Maj. Gen. Yahya Rahim Safari, military assistant to the Supreme Leader, said October 18 that 22 countries are seeking to buy various Iranian-made drones because they are of such high quality. In a televised address October 22, President Raisi said, “Until recently, our military industry did not even produce barbed wire.” But now, he said, all that has changed and world leaders whom he met at the UN in September said to him, “Your industry is more advanced. It is different from the rest of the world.”
Some military analysts suspect Safari is telling the truth about 22 countries seeking Iranian drones, but judges the interest is based on their cheapness and the fact that many Western countries won’t sell drones to them.
US officials announced in November that US intelligence had learned Iran had agreed not only to sell Russia more drones but also to begin delivering small ballistic missiles. In December, John Kirby, spokesman for the US National Security Council, said Washington had seen more drone deliveries to Russia but had no evidence of any ballistic missiles being delivered, prompting speculation that Iran might be having more doubts about the political costs of delivering major weapons to Russia.
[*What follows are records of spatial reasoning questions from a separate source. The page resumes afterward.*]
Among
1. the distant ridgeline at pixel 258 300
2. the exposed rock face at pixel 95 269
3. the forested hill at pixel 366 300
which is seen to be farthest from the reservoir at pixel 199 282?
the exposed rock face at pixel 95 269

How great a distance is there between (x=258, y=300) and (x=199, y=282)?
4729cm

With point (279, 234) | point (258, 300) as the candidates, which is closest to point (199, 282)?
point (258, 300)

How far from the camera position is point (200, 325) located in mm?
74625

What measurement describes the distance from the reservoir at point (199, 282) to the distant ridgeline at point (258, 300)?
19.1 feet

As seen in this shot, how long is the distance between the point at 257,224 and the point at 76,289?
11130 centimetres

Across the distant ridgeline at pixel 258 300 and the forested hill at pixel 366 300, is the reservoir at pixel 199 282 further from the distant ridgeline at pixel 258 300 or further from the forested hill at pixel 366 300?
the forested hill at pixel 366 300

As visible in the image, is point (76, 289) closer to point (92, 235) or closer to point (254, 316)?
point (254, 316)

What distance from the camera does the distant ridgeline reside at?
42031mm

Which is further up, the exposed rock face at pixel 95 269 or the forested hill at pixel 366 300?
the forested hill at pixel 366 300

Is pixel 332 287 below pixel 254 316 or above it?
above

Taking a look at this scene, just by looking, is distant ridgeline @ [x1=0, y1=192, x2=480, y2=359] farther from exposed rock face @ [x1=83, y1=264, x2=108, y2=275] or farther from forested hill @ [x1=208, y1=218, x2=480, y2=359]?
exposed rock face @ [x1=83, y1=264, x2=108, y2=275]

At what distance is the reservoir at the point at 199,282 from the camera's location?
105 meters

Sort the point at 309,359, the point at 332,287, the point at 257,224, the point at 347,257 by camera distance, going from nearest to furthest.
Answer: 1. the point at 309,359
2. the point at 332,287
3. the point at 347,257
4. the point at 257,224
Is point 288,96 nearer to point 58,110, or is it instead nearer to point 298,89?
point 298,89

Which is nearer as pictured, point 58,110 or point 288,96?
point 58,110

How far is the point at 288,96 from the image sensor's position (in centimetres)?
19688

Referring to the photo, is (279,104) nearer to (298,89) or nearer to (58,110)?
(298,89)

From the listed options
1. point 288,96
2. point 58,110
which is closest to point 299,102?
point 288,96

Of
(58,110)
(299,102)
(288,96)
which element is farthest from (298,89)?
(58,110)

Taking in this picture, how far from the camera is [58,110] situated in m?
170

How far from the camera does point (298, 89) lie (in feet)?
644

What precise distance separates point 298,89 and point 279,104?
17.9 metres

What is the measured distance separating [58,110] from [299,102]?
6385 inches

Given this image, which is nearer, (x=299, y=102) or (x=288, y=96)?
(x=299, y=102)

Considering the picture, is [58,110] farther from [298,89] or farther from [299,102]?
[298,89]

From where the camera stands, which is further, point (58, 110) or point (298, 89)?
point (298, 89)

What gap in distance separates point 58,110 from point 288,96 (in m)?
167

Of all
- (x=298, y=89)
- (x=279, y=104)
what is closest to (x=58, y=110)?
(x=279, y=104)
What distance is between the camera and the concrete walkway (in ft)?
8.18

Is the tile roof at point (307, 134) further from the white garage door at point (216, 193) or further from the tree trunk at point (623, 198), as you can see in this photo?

Mikhailo Podolyak, a Ukrainian presidential staffer, said December 6 that Iran had delivered 2,400 drones to Russia since August, indicating that Iran has a major production capability for the weapons. Podolyak said Ukraine believed Russia had offered to pay for the equipment in part by sending its own “cut-throats” to Tehran to help the Islamic Republic suppress the ongoing protests. That remains unconfirmed.
More than three months after Iran began supplying drones to Russia, Iranian Foreign Minister Abdollahian yet again denied on December 3 that Iran was sending drones to Russia. He said the West was making up this falsehood for the sole purpose of legitimizing its own deliveries of weapons to Ukraine. That was an odd allegation given that few are criticizing Western arms deliveries to Ukraine except Russia and Iran.
Meanwhile, Ukrainian news reports in late November said Ukrainian military strikes on Russian bases in Crimea had killed 10 Iranians who had been deployed there to help the Russians pilot the drones toward targets in Ukraine. There has not as yet been any confirmation of this claim by Western officials, though the US has said it knows Iranian military officers have been sent to Crimea.
The EU in mid-October issued a package of sanctions against three Iranian generals it said were linked to Iran’s delivery of drones to Russia. The sanctions froze any assets they have in Europe and barred the issuance of visas to them by EU member states.
POT SHOTS — Ukrainians using ordinary rifles have claimed to have shot down many Iranian-built drones flying over their cities.